Aujourd'hui, la seule personnalité politique qui justement n'a pas de programme ni de solutions toutes faites à proposer est Sharon lui-même et par là-même, il rassure. C'est sans doute l'une des raisons de l'échec de Natanyahou qui, lui, proposait une solution simple et efficace : expulser Arafat des Territoires. Mais les Israéliens se méfient des programmes politiques trop bien ficelés et sont conscients que le réel est complexe.

Le nouveau leader travailliste Amram Mitzna, maire actuel de Haïfa, ancien général et commandant de la région centre lors de la première Intifada, est un homme droit et bon avec une réelle volonté d'arriver à la paix avec les Palestiniens ou faute de mieux à une solution viable qui permettra aux deux peuples de coexister plus ou moins pacifiquement en se séparant. Contrairement à son prédécesseur, Benyamin Ben Eliézer, il a l'avantage d'une position claire et déclarée : c'est un homme de gauche, sensible aux droits des Palestiniens et qui est prêt à négocier immédiatement avec Arafat. S'il force l'admiration de beaucoup, et là aussi parmi ses adversaires politiques, il n'en reste pas moins que dans ses propos il y a un " déjà vu " qui est loin de rassurer. Certes, Mitzna ne peut être comparé à Ehud Barak, mais son discours qui chez dans sa bouche sonne juste, rappellent un peu trop celui de l'ancien Premier ministre. Mais plus que tout, Mitzna, a le fâcheux désavantage d'avoir un programme détaillé, signe flagrant d'un manque de réalisme...

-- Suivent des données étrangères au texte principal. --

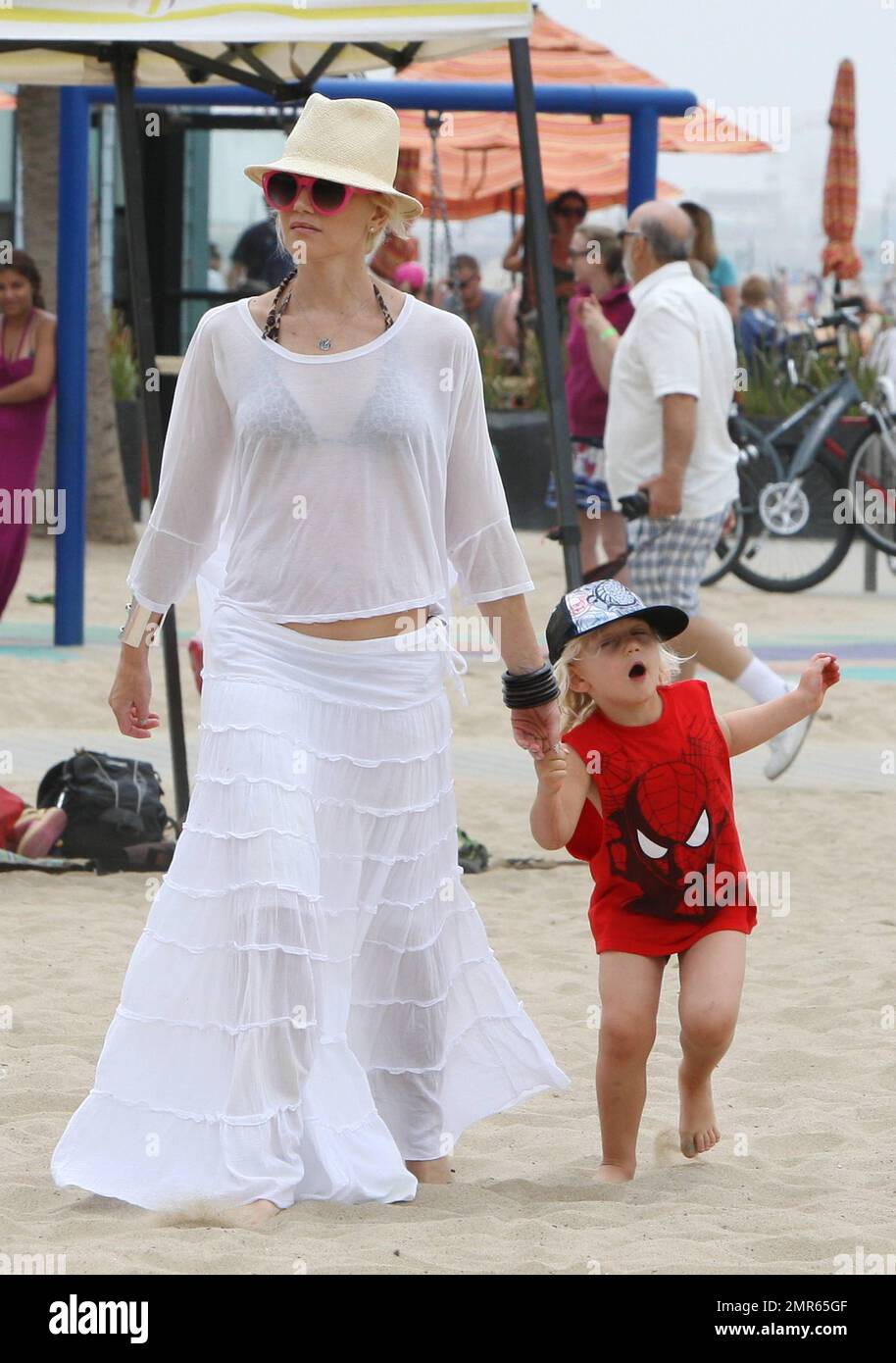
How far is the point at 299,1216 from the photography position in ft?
11.6

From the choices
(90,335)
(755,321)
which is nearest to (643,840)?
(90,335)

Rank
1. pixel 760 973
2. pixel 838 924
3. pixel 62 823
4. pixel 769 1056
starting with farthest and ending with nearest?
pixel 62 823
pixel 838 924
pixel 760 973
pixel 769 1056

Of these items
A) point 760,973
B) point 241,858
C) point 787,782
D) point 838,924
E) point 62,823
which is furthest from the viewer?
point 787,782

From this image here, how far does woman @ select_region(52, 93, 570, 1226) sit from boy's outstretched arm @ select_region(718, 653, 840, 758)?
0.42 meters

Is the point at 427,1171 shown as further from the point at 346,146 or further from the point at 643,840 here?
the point at 346,146

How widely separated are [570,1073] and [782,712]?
4.03 feet

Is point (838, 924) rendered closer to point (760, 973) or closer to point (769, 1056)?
point (760, 973)

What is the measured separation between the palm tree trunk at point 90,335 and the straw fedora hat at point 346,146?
10348 millimetres

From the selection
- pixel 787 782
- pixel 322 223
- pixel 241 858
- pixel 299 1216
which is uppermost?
pixel 322 223

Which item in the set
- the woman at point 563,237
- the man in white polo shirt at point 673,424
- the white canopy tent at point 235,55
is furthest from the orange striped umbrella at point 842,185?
the man in white polo shirt at point 673,424

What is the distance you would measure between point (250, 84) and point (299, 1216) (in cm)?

Il n'existe que deux façons de réagir au terrorisme : ou se laisser terroriser et paralyser par cette folie meurtrière, ou continuer, envers et contre tout, à vivre plus ou moins normalement. Si au début de la seconde Intifada, ce fut la première attitude qui a prédominé, depuis quelques mois c'est la seconde qui caractérise le plus la société israélienne. Mais même dans ce cas, il y a un prix à payer : enfiler une carapace, se rendre le moins vulnérable possible et s'empêcher de trop souffrir. Refuser coûte que coûte de se laisser gagner par la terreur et donc refuser de voir la réalité en face. C'est finalement un sursaut de vie, absolument indispensable, qui rend de moins en moins perméable à la souffrance d'autrui.

À titre d'exemple, il y a quelques mois encore, lorsque se produisait un attentat, le pays était paralysé pendant au moins plusieurs heures : les programmes de télévision et de radio étaient complètement bouleversés, on annulait tout événement joyeux, etc. Aujourd'hui, une heure à peine après un attentat, la vie et ses occupations reprennent le dessus. Le terrorisme n'a certes pas réussi à briser les Israéliens ni à les terroriser au premier degré mais il a réussi à entamer leur capacité de compassion et d'une certaine façon, à émousser leur sens moral. Une opération de Tsahal dans les Territoires qui se solde par des victimes innocentes palestiniennes ne soulève pratiquement plus l'indignation. Cette victoire du terrorisme sur les consciences est palpable et elle ne saurait être jugée par un tiers extérieur.

Sur fond de terrorisme, se déroule la campagne électorale en Israël. C'est justement lors des élections primaires au Likoud, jeudi dernier, que l'attaque au Kenya contre des Israéliens et puis l'attentat à Beth Shéan dans un local du Likoud (revendiqué par le Fatah de Yasser Arafat) ont eu lieu faisant huit morts et des dizaines de blessés. Peine perdue pour les terroristes, le scrutin s'est déroulé normalement et Sharon, comme l'avait prédit les sondages, a remporté la victoire. Si ces actions ne changeront pas fondamentalement le résultat des élections, chaque attentat perpétré dans cette période aura une influence psychologique sur les Israéliens et renforcera la sensation que Sharon reste l'homme de la situation.

Enfin, l'actuel Premier ministre est encore considéré comme celui qui, au moment opportun, saura entamer des négociations avec les Palestiniens. Il s'est prononcé plusieurs fois pour la création d'un État palestinien, contrairement à son rival Netanyahou et surtout, une majorité des membres du Likoud (54 % suivant un dernier sondage) se déclare également favorables à un État palestinien. Cette évolution est plus que notoire et elle est due en grande partie à Sharon lui-même. La solution militaire est une impasse, la majorité des Israéliens le reconnaît mais la solution politique est loin d'être trouvée. Alors, en attendant, Sharon reste une valeur sûre.